Orang nomor satu di Maluku Tengah itu juga menilai, menjelang Ramadhan menjadi momentum tepat untuk melakukan pembenahan, bukan hanya pada lingkungan fisik, tetapi juga secara spiritual.
“Jelang bulan suci Ramadhan, momentum ini sangat baik untuk bersih-bersih, bukan hanya lingkungan sekitar, tetapi juga hati dan pikiran kita. Sehingga kita menyambut Ramadhan dalam suasana kota yang bersih, rapi, dan indah,” ujarnya.
Namun demikian, Zulkarnain mengingatkan agar kegiatan kerja bakti tidak berhenti pada euforia semata.
Dalam arahannya, Bupati secara khusus menyoroti potensi persoalan klasik pascakegiatan bersih-bersih, yakni tumpukan sampah yang tidak segera diangkut.
“Kerja bakti ini harus tuntas, jangan setengah-setengah. Jangan sampai kita sudah bersih-bersih dengan penuh semangat, tapi sampah dan rumput hasil pembersihan justru menumpuk di pinggir jalan atau di tepi pantai karena tidak segera diangkut. Itu justru akan mengurangi makna dari kegiatan kita hari ini,” tegasnya.
Ia pun memerintahkan Dinas Lingkungan Hidup (DLH) untuk segera memobilisasi seluruh armada pengangkut sampah agar hasil kerja bakti langsung dibawa ke Tempat Pembuangan Akhir (TPA).
“Pastikan semuanya terangkut dengan baik. Koordinasikan dengan camat dan lurah, titik-titik mana saja yang sudah selesai dibersihkan agar tidak ada yang terlewat.
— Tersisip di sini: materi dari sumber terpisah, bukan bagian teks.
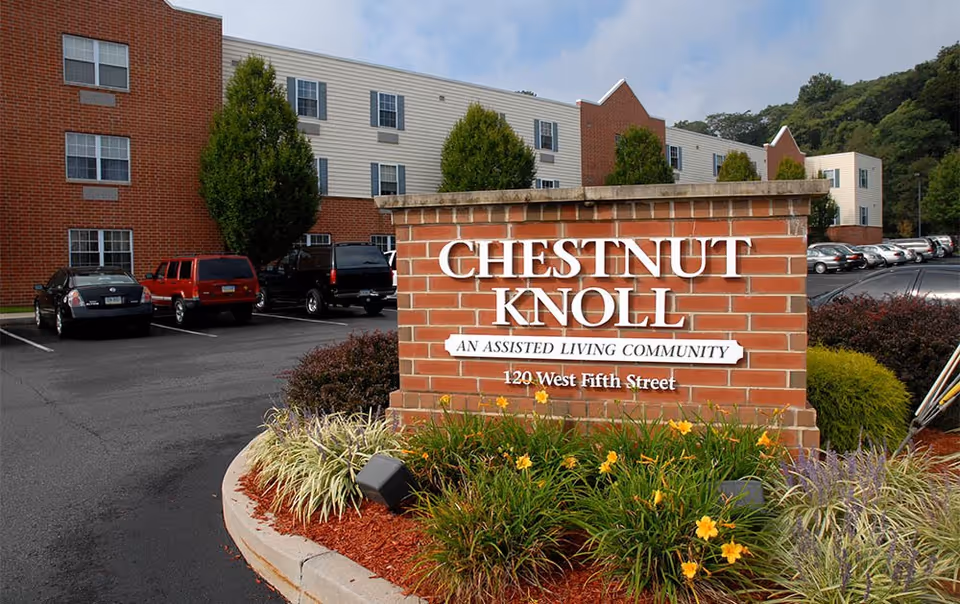 A brick sign for Chestnut Knoll, an assisted living community, located at 120 West Fifth Street. Behind the sign is a parking lot with several parked cars and a multi-story residential building with brick and beige siding. There are trees and landscaped plants around the sign and parking area.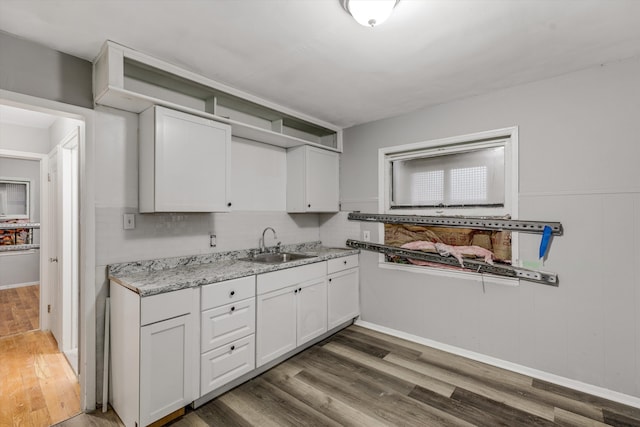 kitchen with wood finished floors, a sink, light stone counters, and white cabinets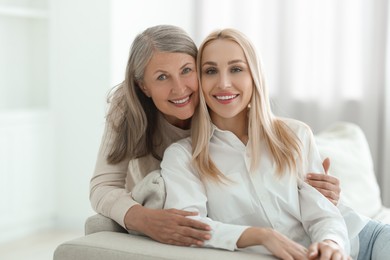 Family portrait of young woman and her mother at home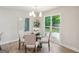 Dining room features hardwood floors, modern chandelier, and abundant natural light at 1000 Arbor Forest Sw Way # 1000, Marietta, GA 30064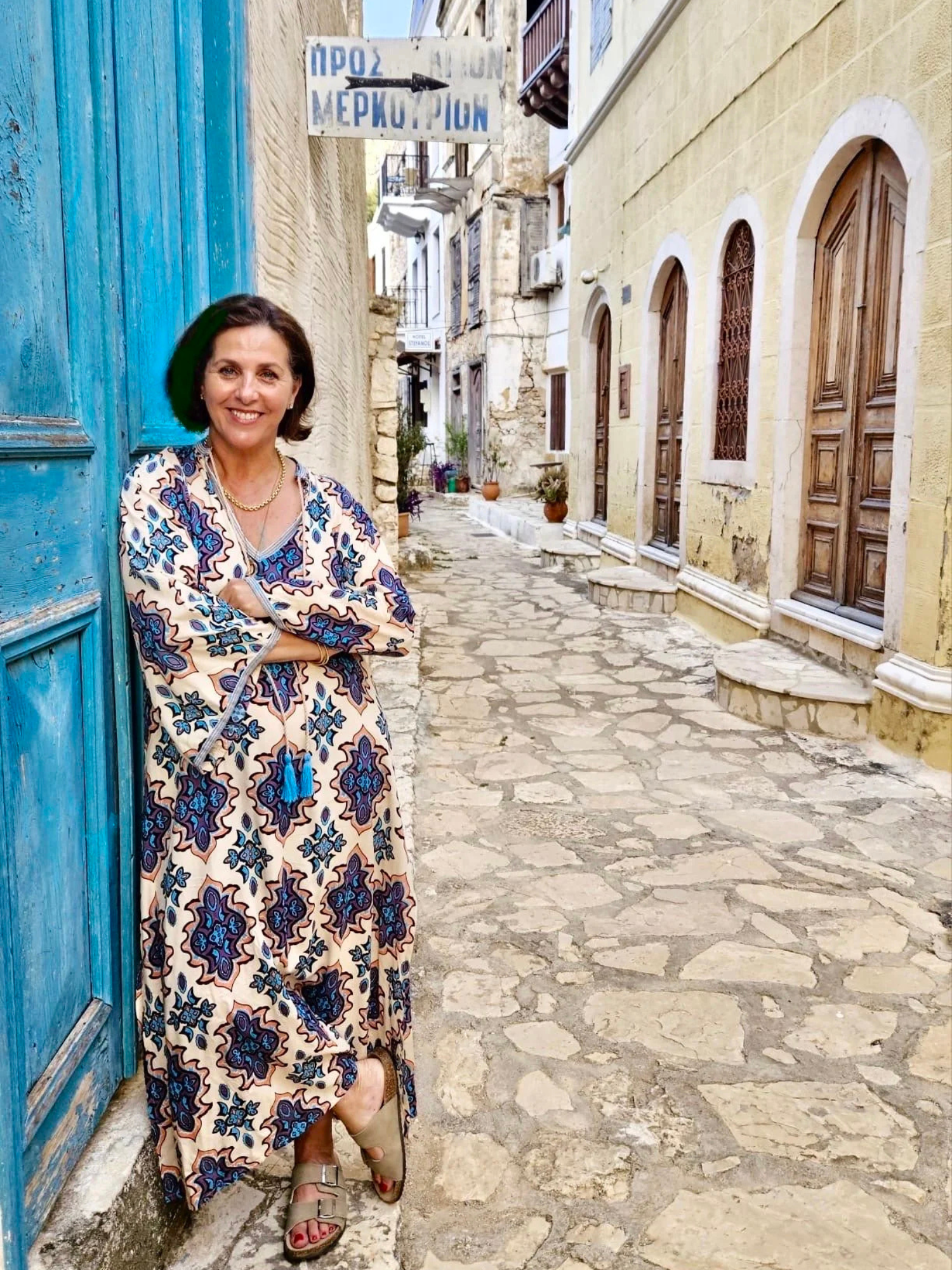 A woman in a patterned dress standing on a cobblestone street next to a blue door, with old buildings and potted plants in the background.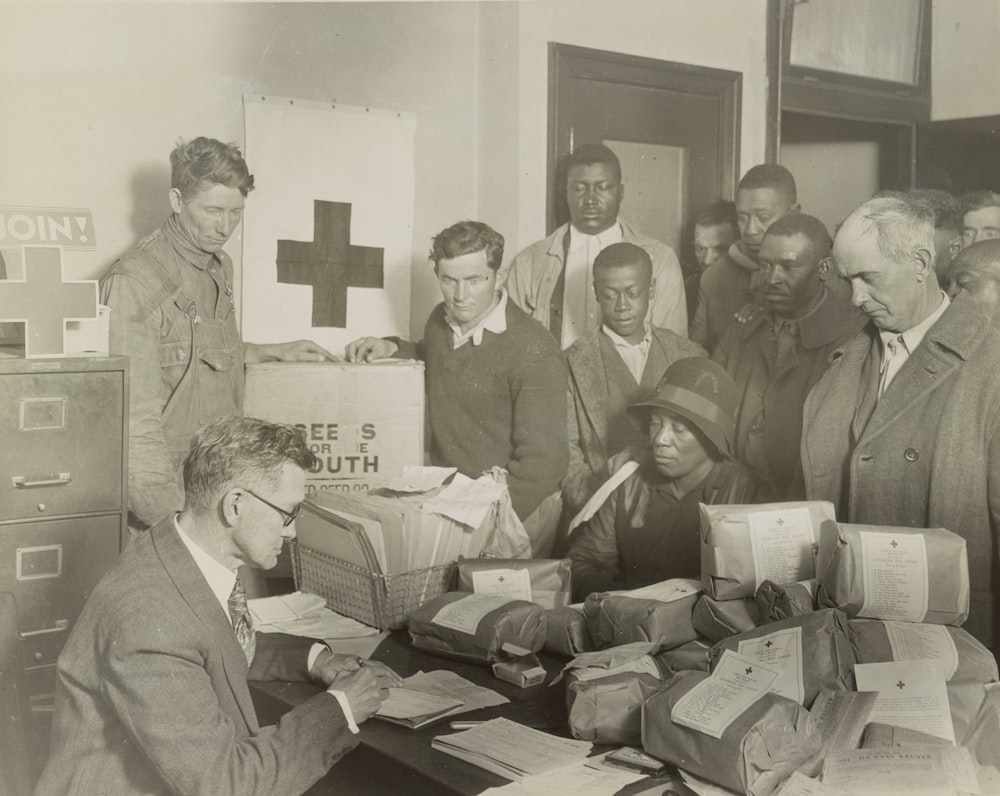 Red Cross food orders and free seed for quarter acre garden plots are given white and colored farmers by the Red Cross chapter at Cleveland, Mississippi. 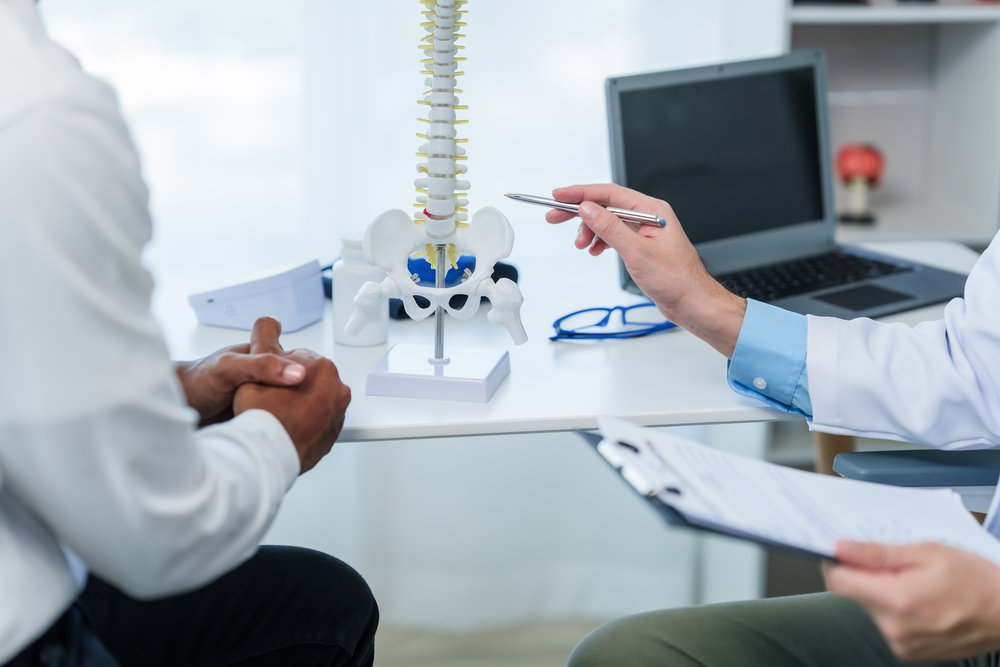 Primer plano de un médico y un paciente en un consultorio médico, modelo de columna vertebral, posiblemente hablando de una enfermedad o síndrome de la columna vertebral con el paciente.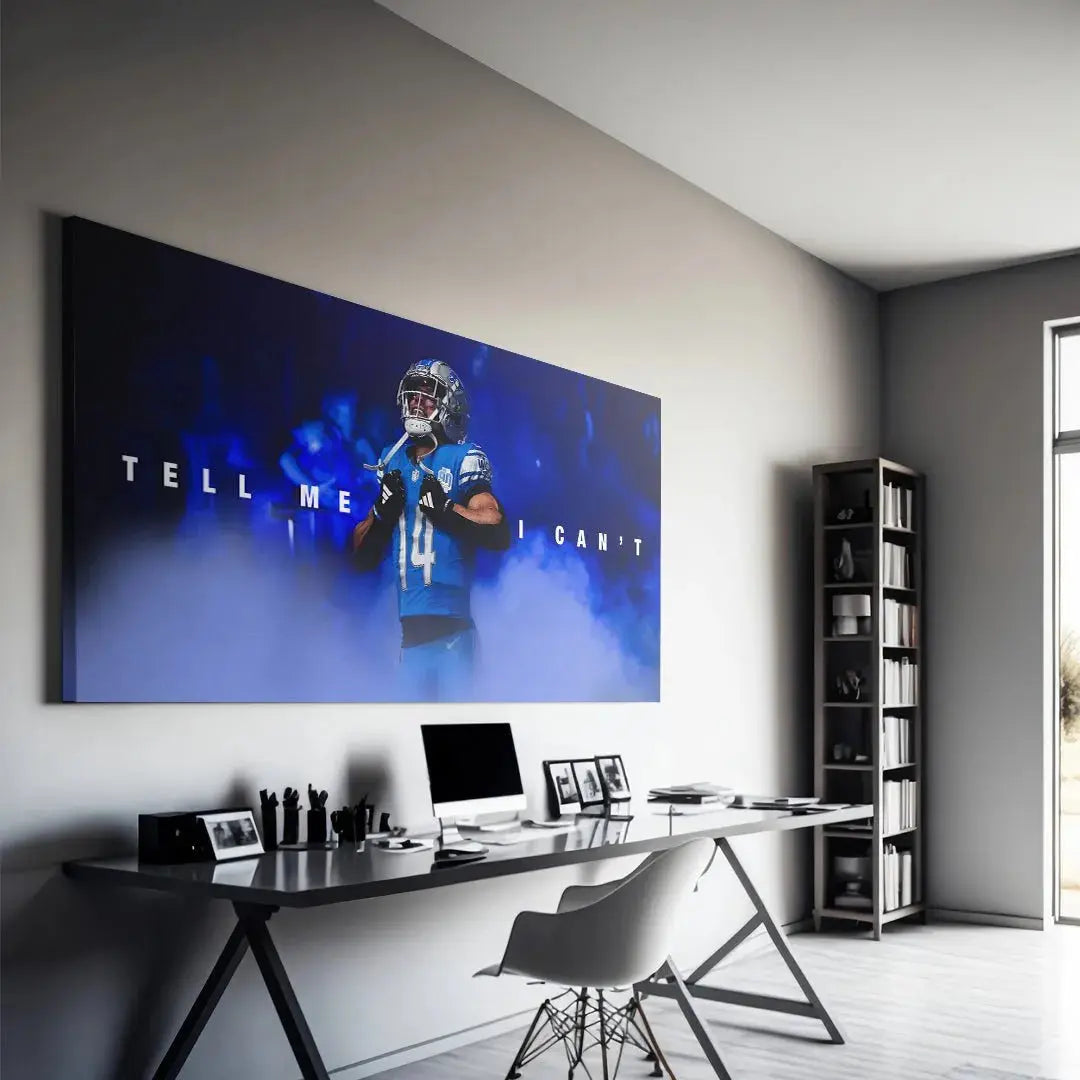 Lifestyle mock-up of the framed Amon Ra St. Brown - Tell Me I Can't artwork displayed in a contemporary fan cave.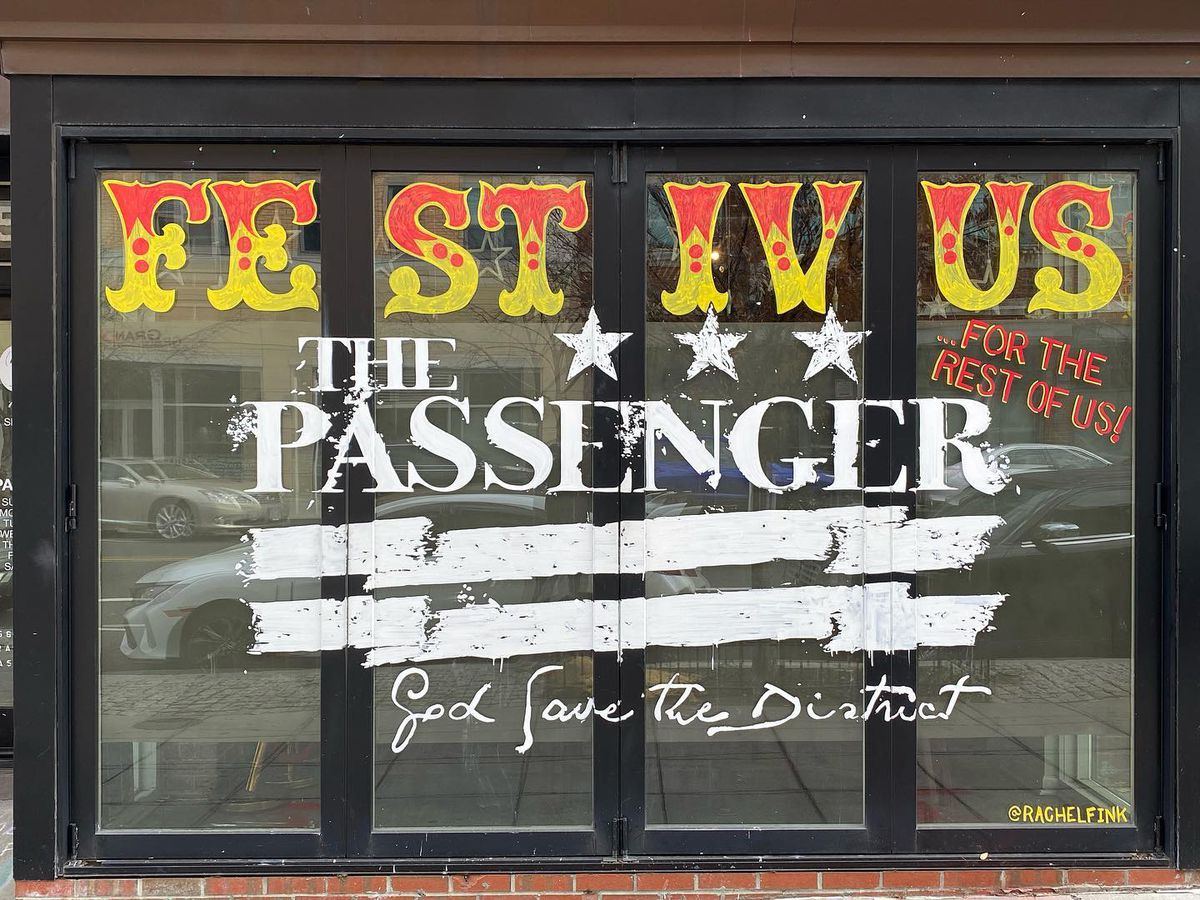 the exterior plate-glass window of The Passenger Bar painted with red and yellow Festivus lettering saying “Festivus for the rest of us! The Passenger. God save the district.”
Saya tidak ingin melihat ada sampah hasil kerja bakti yang dibiarkan berhari-hari. Kalau kita sudah mulai dengan baik, maka harus kita akhiri dengan baik pula. Tuntas, bersih, dan benar-benar selesai,” tutur Zulkarnain.
Penegasan tersebut menjadi sinyal bahwa Pemerintah Kabupaten Maluku Tengah tidak ingin kegiatan bersih-bersih hanya menjadi agenda simbolik, melainkan benar-benar berdampak nyata bagi lingkungan kota.
Bupati berharap kegiatan serupa dapat dilakukan secara berkala dan menjadi budaya, minimal di lingkungan kantor masing-masing.
Menurutnya, ASN harus tampil sebagai contoh dalam menjaga kebersihan. Begitu pula TNI dan Polri yang diharapkan menjadi teladan di tengah masyarakat.
“Mari kita jadikan kebersihan sebagai bagian dari karakter kita, sebagai bentuk tanggung jawab kita kepada daerah ini. Masohi adalah rumah kita bersama. Kalau bukan kita yang merawatnya, siapa lagi?” katanya.
Di akhir arahannya, Zulkarnain menyampaikan harapan agar langkah kecil tersebut menjadi amal kebaikan dan membawa keberkahan bagi daerah.
“Semoga apa yang kita lakukan hari ini menjadi amal kebaikan dan membawa keberkahan bagi Maluku Tengah, khususnya dalam menyambut bulan suci Ramadhan,” pungkasnya.
Dengan apel gabungan dan kerja bakti massal ini, Pemkab Maluku Tengah mengirim pesan tegas: kebersihan kota adalah tanggung jawab bersama, dan menjelang Ramadhan, komitmen itu harus diwujudkan secara nyata, bukan sekadar slogan.